# HELP! Rectal Prolapse!!!



## Rain_Frog

Today, was supposed to be a wonderful day. I was going to introduce my three tricolors in their permanent, well planted tank, when I noticed my female tricolor had a pinkish blob hanging out of her rear!!! :shock: I immediately got that "terribilis with rectal prolapse" in my mind. 

It took me a while to even catch her, she's a very active frog. Its unfortunate I didn't know until I finally caught her, and then had to recatch her and put her back in the critter keeper.  

She looks healthy, but I'm a nervous wreck right now! I got some sugar water and put it on, but she ran again and dove under the false bottom...again!

I don't want her to die!  Is she going to be ok?!?! My vet doesn't know ANYTHING about herps!]

I DO HAVE a UVB 7% over my new 20 gal tank, with OP4 acrylic! She's experienced enough stress for today, but would it be better to release her into the big, spacious, well planted tank with UV, or leave her?


----------



## addam4208283

I would try to keep up with the sg water.

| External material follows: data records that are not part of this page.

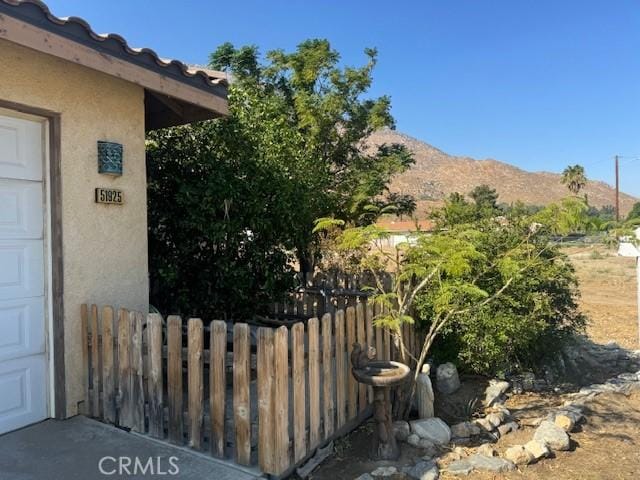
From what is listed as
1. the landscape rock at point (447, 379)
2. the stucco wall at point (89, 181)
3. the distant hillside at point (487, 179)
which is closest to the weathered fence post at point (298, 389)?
the stucco wall at point (89, 181)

If you are worried about stress try to keep the area moist the best you can until tomorrow then I would try the sg water again. Unfortunately sometimes these things can't be corrected.

Keep us posted.
Have you tried emailing Dr. F to see if he can help?
ADAM


----------



## Rain_Frog

no, i haven't tried Dr. Frye yet. Everything was going just fine. I'm really wondering now if it was because she tried to expel some eggs. I noticed the other day there was a strange blob of jelly on one of the leaves, but had no black yolks. I did notice one of my males engage in amplexus, but she quickly forced them off.

I honestly dont know how things turned out this way.


----------



## vet_boy77

I think you can keep trying the sugar water. Another alternative is hyperosmotic saline. Depending on the severity or the prolapse, it should only take a few minutes to reduce the swelling, and then you can try manually reducing it using lubricating jelly and a Q-tip. This is somwhat of a specialized procedure and I certainly recommend vet assistence.

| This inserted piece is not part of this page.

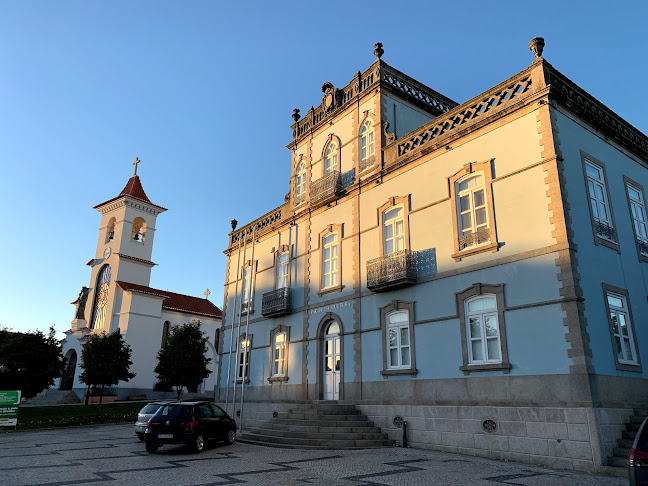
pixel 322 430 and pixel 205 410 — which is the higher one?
pixel 205 410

Just as important is why the rectum prolapsed. Egg straining is a possibility. Other causes include parasites, GI/fecal impactions, some certain metabolic problems (probably less likely since the frog is still very active), trauma, and even cancer. If it is a severe case, tissue might already be dead, and that's important to know before you put it back in the frog. 

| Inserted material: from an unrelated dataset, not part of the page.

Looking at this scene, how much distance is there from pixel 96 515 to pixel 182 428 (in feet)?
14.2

I know I threw a lot out there, but not knowing the severity, I can only guess. My end thought is to get a vet involved. Even those inexperrienced with frogs will have some knowledge of some of the abnormalities, as well as, access to some of the agents to treat it with. Best of luck. Let us know what happens.
John


----------



## Rain_Frog

i don't know whats going on. I do not see any prolapse anymore, and my frog is very active. (She did hide from me again when I spotted her out in the open this morning). I have yet to see her eat today, but she is very fast to get away from me.

Where the prolapse was, I can't really see anything anymore, except where her butthole is it looks black, but not like all around, just where the hole is, a tiny spot. I do not see anything hanging out anymore, nor do I know if it dried up? :shock: :!: :?: 

If it hasn't dried up, well, the dumb frog has been hiding most of the time in the water part of the critter keeper, or underneath some superwet leaves. I accidently didn't keep the styrofoam peanuts, so my critter keeper is pretty swampy right now. Perhaps that is a good thing?


----------



## Rain_Frog

well, Trinity is still alive and running around. No sign, that I'm aware of, of Rectal prolapse....thank goodness. :roll: (sigh!)

I soaked her this morning in pedialyte for 20 min, and she was pretty apt at trying to get away from me again, she is far from dead, that is for sure.

I released her into the new 20 gal vivarium where she has all sorts of room to run around with her two mates. Hopefully she'll be just fine. She seems to like it already. 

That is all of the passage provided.